Justice Peter McClellan at the final sitting of the Royal Commission into Institutional Responses to Child Sexual Abuse in Sydney,
Justice Peter McClellan at the final sitting of the Royal Commission into Institutional Responses to Child Sexual Abuse in Sydney,

189 recommendations into child sex abuse

Governments have been given a six-month deadline to decide how children can be protected in the wake of the child sex abuse royal commission.

In its final report released today, the commission has recommended a new National Office for Child Safety to oversee the development and implementation of a national strategy to prevent child sexual abuse.

The office would be part of the Department of the Prime Minister and Cabinet.

It has also said that every year for the next five years all governments should be accountable in open reports to their parliaments on how they are implementing the commission's extensive recommendations.

Commissioner Justice Peter McClellan and the Governor-General of Australia Peter Cosgrove at the signing ceremony and the release of the Final Report of the Royal Commission into Institutional Responses to Child Sexual Abuse in Canberra.
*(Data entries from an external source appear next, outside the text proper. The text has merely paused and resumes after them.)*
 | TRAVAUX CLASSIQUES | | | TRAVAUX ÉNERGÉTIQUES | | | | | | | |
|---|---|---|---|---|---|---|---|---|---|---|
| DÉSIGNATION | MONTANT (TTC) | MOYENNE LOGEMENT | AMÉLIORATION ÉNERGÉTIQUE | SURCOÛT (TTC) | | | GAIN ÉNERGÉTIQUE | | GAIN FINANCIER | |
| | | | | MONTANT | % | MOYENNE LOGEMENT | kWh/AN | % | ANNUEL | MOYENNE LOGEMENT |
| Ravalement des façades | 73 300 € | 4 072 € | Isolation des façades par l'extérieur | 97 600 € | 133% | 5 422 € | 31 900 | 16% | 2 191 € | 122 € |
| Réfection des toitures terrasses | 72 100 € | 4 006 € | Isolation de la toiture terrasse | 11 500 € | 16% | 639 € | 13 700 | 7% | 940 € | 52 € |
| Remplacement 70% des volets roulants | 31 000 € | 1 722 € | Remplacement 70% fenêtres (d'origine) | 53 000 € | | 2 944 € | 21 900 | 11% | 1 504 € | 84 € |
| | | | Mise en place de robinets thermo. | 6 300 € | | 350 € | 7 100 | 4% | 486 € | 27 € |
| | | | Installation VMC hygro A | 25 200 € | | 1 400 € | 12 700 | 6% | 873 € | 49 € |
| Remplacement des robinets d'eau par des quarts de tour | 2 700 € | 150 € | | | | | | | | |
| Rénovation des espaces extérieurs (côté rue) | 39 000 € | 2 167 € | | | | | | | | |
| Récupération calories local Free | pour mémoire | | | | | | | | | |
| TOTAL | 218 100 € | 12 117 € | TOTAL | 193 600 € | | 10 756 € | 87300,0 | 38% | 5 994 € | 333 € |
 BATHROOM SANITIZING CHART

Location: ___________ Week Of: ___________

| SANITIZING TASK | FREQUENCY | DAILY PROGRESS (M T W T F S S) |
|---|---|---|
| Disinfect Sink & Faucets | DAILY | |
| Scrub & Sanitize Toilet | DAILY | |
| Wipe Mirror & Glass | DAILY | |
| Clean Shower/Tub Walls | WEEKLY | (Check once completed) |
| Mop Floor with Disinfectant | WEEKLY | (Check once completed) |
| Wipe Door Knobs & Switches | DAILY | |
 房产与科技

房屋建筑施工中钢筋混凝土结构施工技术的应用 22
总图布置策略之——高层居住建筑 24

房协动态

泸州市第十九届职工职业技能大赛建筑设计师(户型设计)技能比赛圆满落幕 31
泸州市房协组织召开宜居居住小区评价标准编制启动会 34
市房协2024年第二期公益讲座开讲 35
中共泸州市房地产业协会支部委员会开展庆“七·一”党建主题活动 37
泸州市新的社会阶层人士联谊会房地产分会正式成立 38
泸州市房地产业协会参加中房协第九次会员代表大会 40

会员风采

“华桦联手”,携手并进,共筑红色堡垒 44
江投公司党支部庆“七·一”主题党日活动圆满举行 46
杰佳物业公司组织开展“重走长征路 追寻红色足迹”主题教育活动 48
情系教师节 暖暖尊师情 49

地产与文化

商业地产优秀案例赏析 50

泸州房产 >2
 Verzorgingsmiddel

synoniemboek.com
Photo Jeremy Piper
Commissioner Justice Peter McClellan and the Governor-General of Australia Peter Cosgrove at the signing ceremony and the release of the Final Report of the Royal Commission into Institutional Responses to Child Sexual Abuse in Canberra. Photo Jeremy Piper

The long-awaited final report follows five years of hearings for the $500 million royal commission into institutional responses to child sexual abuse during which more than 2500 allegations have been reported to police as over 8000 survivors of childhood abuse gave evidence covering 4000 institutions.

Federal and state government have been asked to respond to the commission's 189 recommendations within six months.

"There is no simple explanation for why child sexual abuse has occurred in a multitude of institutions," the final report says.

"However, we have identified a number of ways in which institutions may, inadvertently or otherwise, enable or create opportunities for abuse."

Members of the Care Leavers Australasia Network meet with Governor-General Sir Peter Cosgrove ahead of the findings.
Members of the Care Leavers Australasia Network meet with Governor-General Sir Peter Cosgrove ahead of the findings.

This includes setting the federal government setting up a mechanism to oversee the development and implementation of a national strategy to prevent child sexual abuse to be undertaken by the proposed National Office for Child Safety and be included in a National Framework for Child Safety.

"Australia's governments and institutions are now responsible for responding to the Royal Commission's recommendations and delivering the changes that the community has rightly come to expect," the final report states.

"We have asked the Australian Government and state and territory governments to respond to our Final Report within six months of its release.

"In their response, governments should tell the community which of our recommendations they plan to act on and which they do not."

The commission said that governments, institutions and the broader community had to share responsibility for keeping children safe.

KEY RECOMMENDATIONS FROM THE CHILD ABUSE ROYAL COMMISSION

Australia-wide laws requiring all adults to report known or suspected child abuse in religious and other institutions.

- Failure to report should be a criminal offence.

- The laws will cover clergy who fail to report abuse admissions made during religious confession.

- The Australian Catholic Bishops Conference should ask the Holy See to consider introducing voluntary celibacy for diocesan clergy.

- A new national office for child safety, within the department of prime minister and cabinet.

- Office to evolve into a stand-alone statutory authority within 18 months. - A new federal minister responsible for mitigating risks of abuse, and working with states and territories to keep children safe.

- A new national framework for child safety by 2020.

- A new national website and helpline to report child abuse, education for children and parents, including in pre-schools, and help for adults who believe they're at risk of becoming abusers.

SYDNEY ARCHBISHOP RESPONDS TO ABUSE REPORT

The Catholic Archbishop of Sydney has assured child abuse survivors the church has begun working toward meeting the recommendations made by the royal commission's final report.

Anthony Fisher has promised the multi-volume final report from the Royal Commission into Institutional Responses to Child Sexual Abuse, which was released on Friday, would not "sit on a shelf".

"I will study the findings and recommendations carefully, and then provide a detailed response as we discern, with the rest of the community, the best way forward," he said in a statement on Friday.